— About this task —
Give the data again exactly as it is written.

— Material shown —
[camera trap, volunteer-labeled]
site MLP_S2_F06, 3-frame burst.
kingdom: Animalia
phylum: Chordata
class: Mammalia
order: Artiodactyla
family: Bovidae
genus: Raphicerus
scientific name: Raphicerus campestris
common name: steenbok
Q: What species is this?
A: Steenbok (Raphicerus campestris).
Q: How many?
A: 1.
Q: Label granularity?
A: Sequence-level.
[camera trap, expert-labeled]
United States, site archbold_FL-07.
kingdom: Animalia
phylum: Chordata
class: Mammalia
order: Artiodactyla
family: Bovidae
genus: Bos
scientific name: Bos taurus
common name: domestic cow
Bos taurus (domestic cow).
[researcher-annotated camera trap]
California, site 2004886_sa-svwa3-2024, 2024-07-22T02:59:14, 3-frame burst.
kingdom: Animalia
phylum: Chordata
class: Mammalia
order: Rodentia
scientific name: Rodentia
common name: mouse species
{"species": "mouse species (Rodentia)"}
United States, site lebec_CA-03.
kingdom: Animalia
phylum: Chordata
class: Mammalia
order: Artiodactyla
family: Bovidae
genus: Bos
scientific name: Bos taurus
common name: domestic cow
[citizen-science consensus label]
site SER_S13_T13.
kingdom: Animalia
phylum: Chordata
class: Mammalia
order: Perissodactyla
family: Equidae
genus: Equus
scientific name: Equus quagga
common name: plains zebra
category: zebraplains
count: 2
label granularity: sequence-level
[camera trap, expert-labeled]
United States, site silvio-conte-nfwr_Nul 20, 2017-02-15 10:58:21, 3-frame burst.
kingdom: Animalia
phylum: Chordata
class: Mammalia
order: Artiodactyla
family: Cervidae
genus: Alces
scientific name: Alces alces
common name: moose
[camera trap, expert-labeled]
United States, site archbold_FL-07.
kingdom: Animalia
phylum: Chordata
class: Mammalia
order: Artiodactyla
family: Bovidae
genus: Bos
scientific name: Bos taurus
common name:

— Answer section —
[camera trap, volunteer-labeled]
site MLP_S2_F06, 3-frame burst.
kingdom: Animalia
phylum: Chordata
class: Mammalia
order: Artiodactyla
family: Bovidae
genus: Raphicerus
scientific name: Raphicerus campestris
common name: steenbok
Q: What species is this?
A: Steenbok (Raphicerus campestris).
Q: How many?
A: 1.
Q: Label granularity?
A: Sequence-level.
[camera trap, expert-labeled]
United States, site archbold_FL-07.
kingdom: Animalia
phylum: Chordata
class: Mammalia
order: Artiodactyla
family: Bovidae
genus: Bos
scientific name: Bos taurus
common name: domestic cow
Bos taurus (domestic cow).
[researcher-annotated camera trap]
California, site 2004886_sa-svwa3-2024, 2024-07-22T02:59:14, 3-frame burst.
kingdom: Animalia
phylum: Chordata
class: Mammalia
order: Rodentia
scientific name: Rodentia
common name: mouse species
{"species": "mouse species (Rodentia)"}
United States, site lebec_CA-03.
kingdom: Animalia
phylum: Chordata
class: Mammalia
order: Artiodactyla
family: Bovidae
genus: Bos
scientific name: Bos taurus
common name: domestic cow
[citizen-science consensus label]
site SER_S13_T13.
kingdom: Animalia
phylum: Chordata
class: Mammalia
order: Perissodactyla
family: Equidae
genus: Equus
scientific name: Equus quagga
common name: plains zebra
category: zebraplains
count: 2
label granularity: sequence-level
[camera trap, expert-labeled]
United States, site silvio-conte-nfwr_Nul 20, 2017-02-15 10:58:21, 3-frame burst.
kingdom: Animalia
phylum: Chordata
class: Mammalia
order: Artiodactyla
family: Cervidae
genus: Alces
scientific name: Alces alces
common name: moose
[camera trap, expert-labeled]
United States, site archbold_FL-07.
kingdom: Animalia
phylum: Chordata
class: Mammalia
order: Artiodactyla
family: Bovidae
genus: Bos
scientific name: Bos taurus
common name:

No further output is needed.